Reading Habits and Curiosity

At this point, a few months in, I can say I have developed a habit for reading physical books. Here is my bookshelf that I update weekly. I read most every day for at least an hour or so. The content changes, as I bounce between novels, biographies, and historical works. But the act, the me sitting down and picking up a book to read, that is starting to feel constant (like my writing habit).

I am now able to power through multiple books a week. There is no prize for quantity, as everyone goes at their own pace. In fact, there are no real prizes at all. The only prize are the stories and energy boosts I get from reading about the past in hopes of creating a better future.

Each book leaves me feeling a very certain type of way. Today, this morning, I read about Pablo Escobar. Last week I read about Universal Basic Income and the Apollo 8 mission. I also read a lot about taxes.

Sound random?

It kind of is! But so am I. And what I read is really a manifestation of my curiosities and priorities. I read multiple books at the same time to try and maximize the number of collisions I run into on a recurring basis. The more stories I have the larger surface area I can loop into my decision making. And I find the ability to abstract and synthesize complex concepts – THE HISTORY OF THE WORLD – into daily conversations to be empowering and interesting.

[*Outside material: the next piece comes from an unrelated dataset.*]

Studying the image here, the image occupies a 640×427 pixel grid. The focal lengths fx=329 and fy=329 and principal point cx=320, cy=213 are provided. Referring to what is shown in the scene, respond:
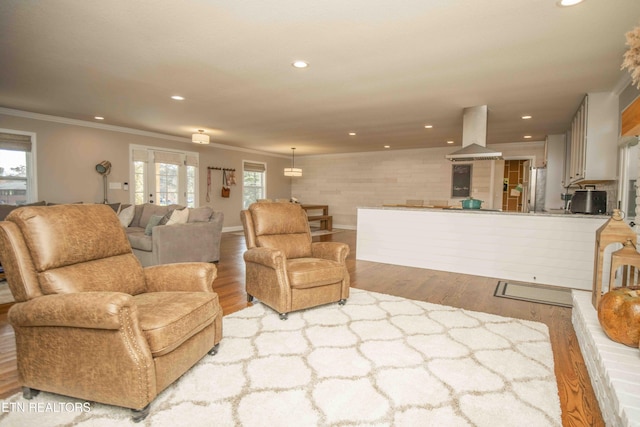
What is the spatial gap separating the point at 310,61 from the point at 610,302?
2.88 meters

I am a very curious person. I know that, with some confidence, mainly because as I write this piece I wonder how I should be thinking about this meta-concept of curiosity. I really have no idea how I rank on the leaderboard of curious people. My ranking has been anecdotally determined via the bubble of my relative peer group. Perhaps my cohort is biased, perhaps I surround myself with “not-curious people.” I ask lots of questions and maybe this leads me to finding friends who do too…or do not?

These disclaimers and qualifiers apply to every situation. And that is why I love reading books. Books are long. They have room for details that blog posts leave out. Details make stories amazing.

I hope to continue reading books for a long time. The world’s library is endless, let’s hope my curiosity is too!